Тут и я различаю, что палатка нависает над черной пропастью, вот-вот готова сорваться.
В этот миг, наверное, у всех троих возникла страшная мысль: что будет с нами, если мы лишимся этого единственного приюта?! Палатка лежит на россыпи, наполовину вывернутая, хлещут гулко по парусине концы оборванных веревок. Печь свалена, посуда, постели разбросаны. Ветер тужится сорвать палатку с еще уцелевших передних оттяжек.
Хватаем веревки, закоченевшими пальцами связываем их с оборванными концами, поднимаем стойки и начинаем крепить оттяжки. Ветер ожесточенно, угрожающе гудит под нами, норовит сбросить нас вместе с палаткой в пропасть. Но уже поздно. Мы снова под защитой полотняных стен. Остается установить печь...
Теперь пусть бесится ветер, пусть свирепствует стужа -- мы выдержим, переживем. Мы сидим молча, растираем обмороженные лица, с наслаждением слушаем, как, разгораясь в печи, звонко потрескивают сухие сучья.
-- Часа на передышку хватит? -- спрашивает меня Иван Иванович. -Отогреемся -- и наверх. Всего два приема осталось, может, тучи рассеются.
Аля удивленно и покорно смотрит на нас грустными глазами.
-- Ветер угомонится, -- продолжает Тишкин, видимо, надеясь этой твердой интонацией рассеять не только наши, но и свои сомнения. Желание во что бы то ни стало сегодня закончить работу на гольце, кажется, глушит в нем разум.
Мы ждем, когда закипит чайник. Прежде чем идти на голец, надо непременно отогреть нутро кипятком.
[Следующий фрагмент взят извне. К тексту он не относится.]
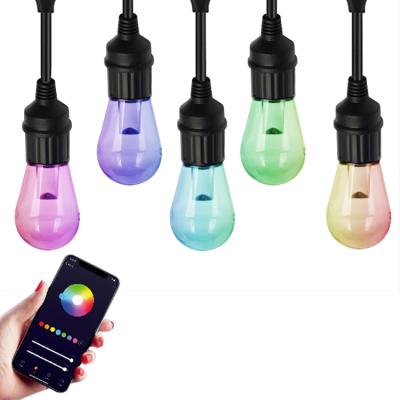 China Tuya App Colorful Light Bulb String Built-in Light Waterproof Wifi Control Ip65 PC CCT+RGB Led Ball String Lights Christmas for sale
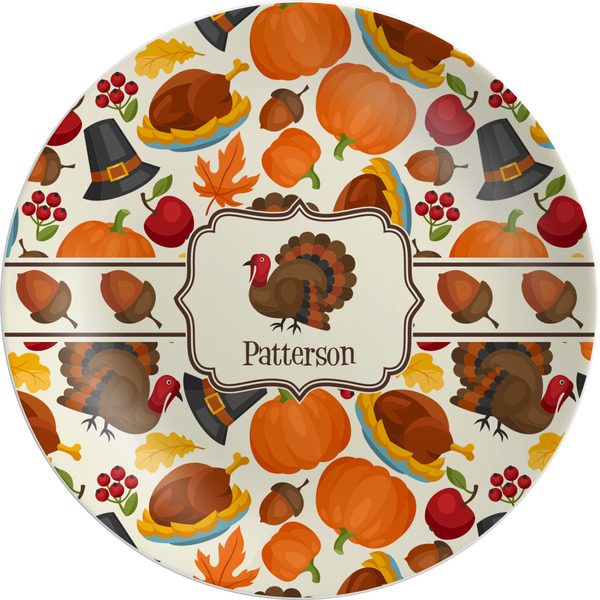 Custom Traditional Thanksgiving Melamine Salad Plate - 8" (Personalized)
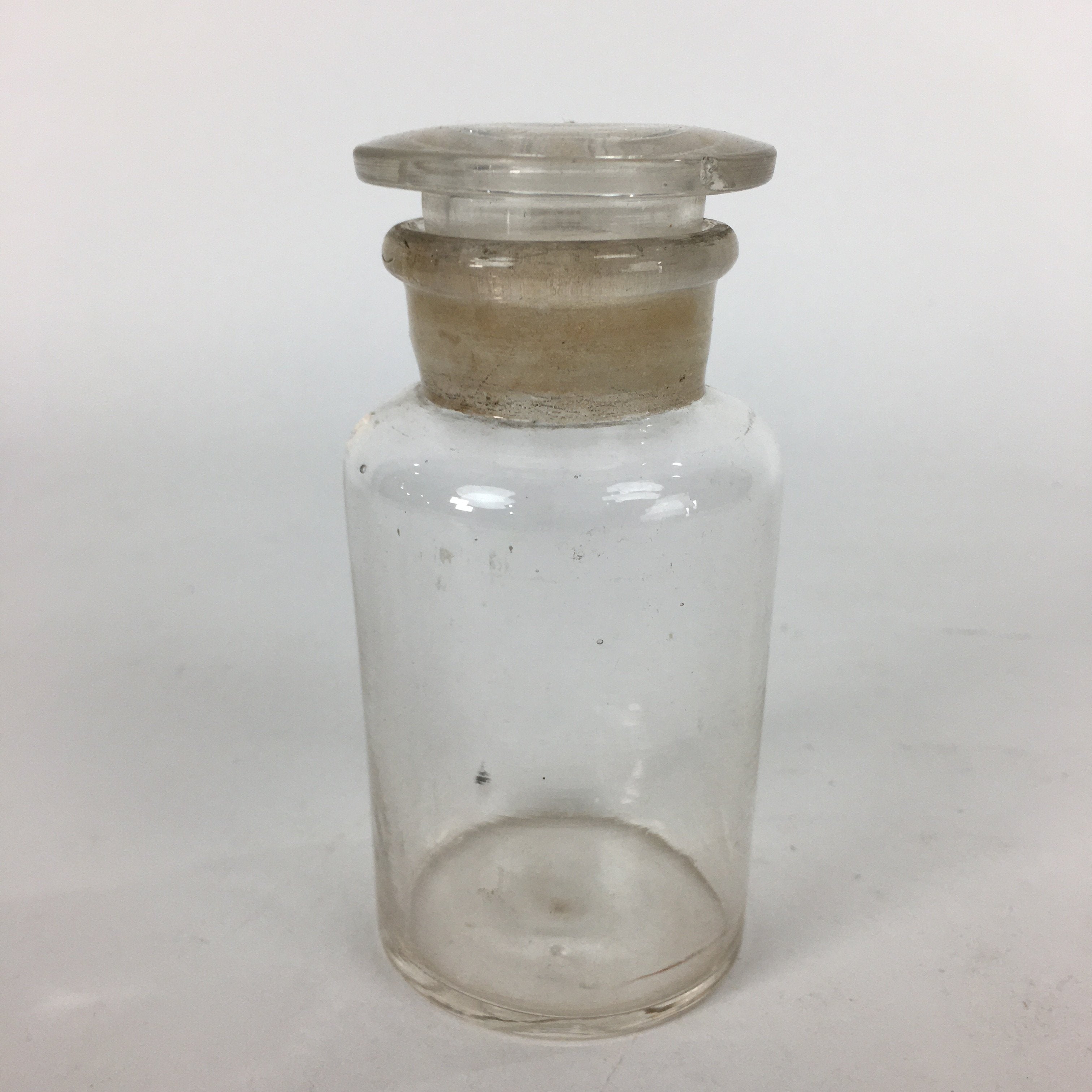 Japanese Lidded Glass Medicine Bottle Vtg Clear Color Glass 11.5 cm Vase MB23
А пока что я перематываю портянки, снова обуваюсь. Подстилаю под бок спальный мешок, -- не так холодит снизу. Ноет все уставшее тело. Веки слипаются. Мысли текут сами по себе, никак не управляемые. Думы уводят меня далеко от гольца, в мир буйной зелени и горячего солнца. Но вместе с этим беспокойно шевелятся мысли о свирепом ветре на гольце, с которым снова придется схватиться.
Лежащий рядом Иван Иванович прячет голову под телогрейку, подбирает чуть не к подбородку длинные ноги. Я слышу его приглушенный голос:
-- Посмотреть бы теперь "Лебединое озеро"...
-- Спите, -- как-то по-матерински говорит Аля и накрывает нас одеялом.
Меня разбудил крик, донесшийся откуда-то снизу, точно эхо из глубокого ущелья. Затем послышался приближающийся стук камней под чьими-то торопливыми шагами. За стенками палатки ни ветра, ни гула. Полный покой. Даже не верится. С трудом открываю глаза. Лежу в спальном мешке, но не помню, когда забрался в него и как кончилась эта длинная ночь. Да и была ли она?
Иван Иванович лежит, согнувшись в три погибели, в теплой штурмовке, в валенках, накрывшись пуховым одеялом. "И твою волюшку, милый человек, сломила усталость", -- подумал я.
Он тоже пробудился, пытается выпрямиться, но мешает печь. Аля спит на своем месте, глубоко зарывшись в мешок.
Кто-то у палатки сбросил на камни вязанку сушняка.
-- Живые есть? -- послышался знакомый голос.
Меня точно подбросила какая-то сила и поставила на ноги. Не ослышался ли? Не может быть! Откуда бы ему, этому, человеку, тут взяться?! Распахиваю палатку и столбенею.
-- Улукиткан!.. С неба, что ли, свалился?! -- Обняв старика, я крепко прижал его к груди. А он еще не мог отдышаться, прийти в себя от крутого подъема. Показался мне совсем стареньким, как эти россыпи, крапленные лишайниками, и очень маленьким. Казалось, прошли годы с тех пор, как мы расстались.
-- Это ты, Улукиткан? -- послышался голос Али. -- Каким ветром тебя занесло сюда? Ночью у нас танцы были, что не приходил?
-- Знал бы -- пришел. -- И уже с явным облегчением продолжал: -- Мы с Василием шибко боялись. Тут губодуй, однако, посильней был. Долго ли до беды! Вот и поторопился к вам. Маленько дровишек принес.